MT4/MT5 TradeManager
A distributed trade replication and risk management system that synchronizes trades across multiple master and slave accounts in real time. The system combines WebSocket event ingestion, REST execution, Redis state management, PostgreSQL persistence, reconciliation logic, and real-time monitoring.

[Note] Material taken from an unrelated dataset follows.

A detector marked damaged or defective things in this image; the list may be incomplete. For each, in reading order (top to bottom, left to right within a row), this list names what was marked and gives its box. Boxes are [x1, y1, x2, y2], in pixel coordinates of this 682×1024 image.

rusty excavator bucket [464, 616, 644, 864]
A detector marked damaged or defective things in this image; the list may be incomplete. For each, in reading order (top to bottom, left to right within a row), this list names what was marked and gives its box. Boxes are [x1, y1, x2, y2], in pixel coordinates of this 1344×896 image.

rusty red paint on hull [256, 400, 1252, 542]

Built for production-grade multi-account execution workflows where reliability matters more than cosmetic dashboards. It includes discrepancy detection, risk controls, fault-tolerant execution, account synchronization, and monitoring through Dash and Grafana.
Area | Implementation |
|---|---|
Trade ingestion | WebSocket-based event flow |
Execution | REST-based order routing |
State management | Redis and PostgreSQL |
Reliability | Reconciliation, discrepancy correction, fault tolerance |
Monitoring | Dash GUI and Grafana dashboards |
Skills: Python, Redis, PostgreSQL, WebSockets, MT4/MT5, trade replication. Related pillars: market-structure, robust-systems.

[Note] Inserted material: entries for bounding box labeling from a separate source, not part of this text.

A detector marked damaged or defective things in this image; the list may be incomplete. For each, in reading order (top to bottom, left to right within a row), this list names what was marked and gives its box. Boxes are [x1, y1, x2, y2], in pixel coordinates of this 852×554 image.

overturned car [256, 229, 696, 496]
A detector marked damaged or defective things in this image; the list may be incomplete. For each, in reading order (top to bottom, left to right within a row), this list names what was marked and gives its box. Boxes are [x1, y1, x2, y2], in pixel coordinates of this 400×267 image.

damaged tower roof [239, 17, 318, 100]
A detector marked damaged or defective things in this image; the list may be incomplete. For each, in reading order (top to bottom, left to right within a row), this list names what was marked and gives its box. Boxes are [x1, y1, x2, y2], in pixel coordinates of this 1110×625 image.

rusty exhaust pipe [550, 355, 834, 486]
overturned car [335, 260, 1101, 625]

What connects these projects
All of these systems share the same focus. Build trading infrastructure that is fast, realistic, measurable, and production-ready.
Principle | Meaning |
|---|---|
Point-in-time correctness | No hidden lookahead bias, no unrealistic assumptions |
Execution realism | Model trading as it happens in live markets |
Latency awareness | Measure and optimize the full path from data to decision |
Research scalability | Large experiments stay repeatable and parallelizable |
Production discipline | Monitoring, reconciliation, and risk as core system components |
Market structure awareness | Build around how markets behave, not how they look in clean datasets |
Areas of focus
Domain | Focus |
|---|---|
Quantitative research | Alpha discovery, statistical validation, cross-asset modeling |
Market microstructure | Order flow, arbitrage, liquidity, execution behavior |
Machine learning | Feature engineering, graph learning, cross-sectional modeling |
Backtesting infrastructure | Event-driven simulation, PIT correctness, realistic execution |
Low-latency systems | Shared memory, lock-free design, hot-path optimization |
Trading operations | OMS/EMS, reconciliation, monitoring, risk controls |
I build systems for the full lifecycle of quantitative trading: research, validation, execution, monitoring, and scaling. The goal is to build infrastructure where signals survive contact with real markets.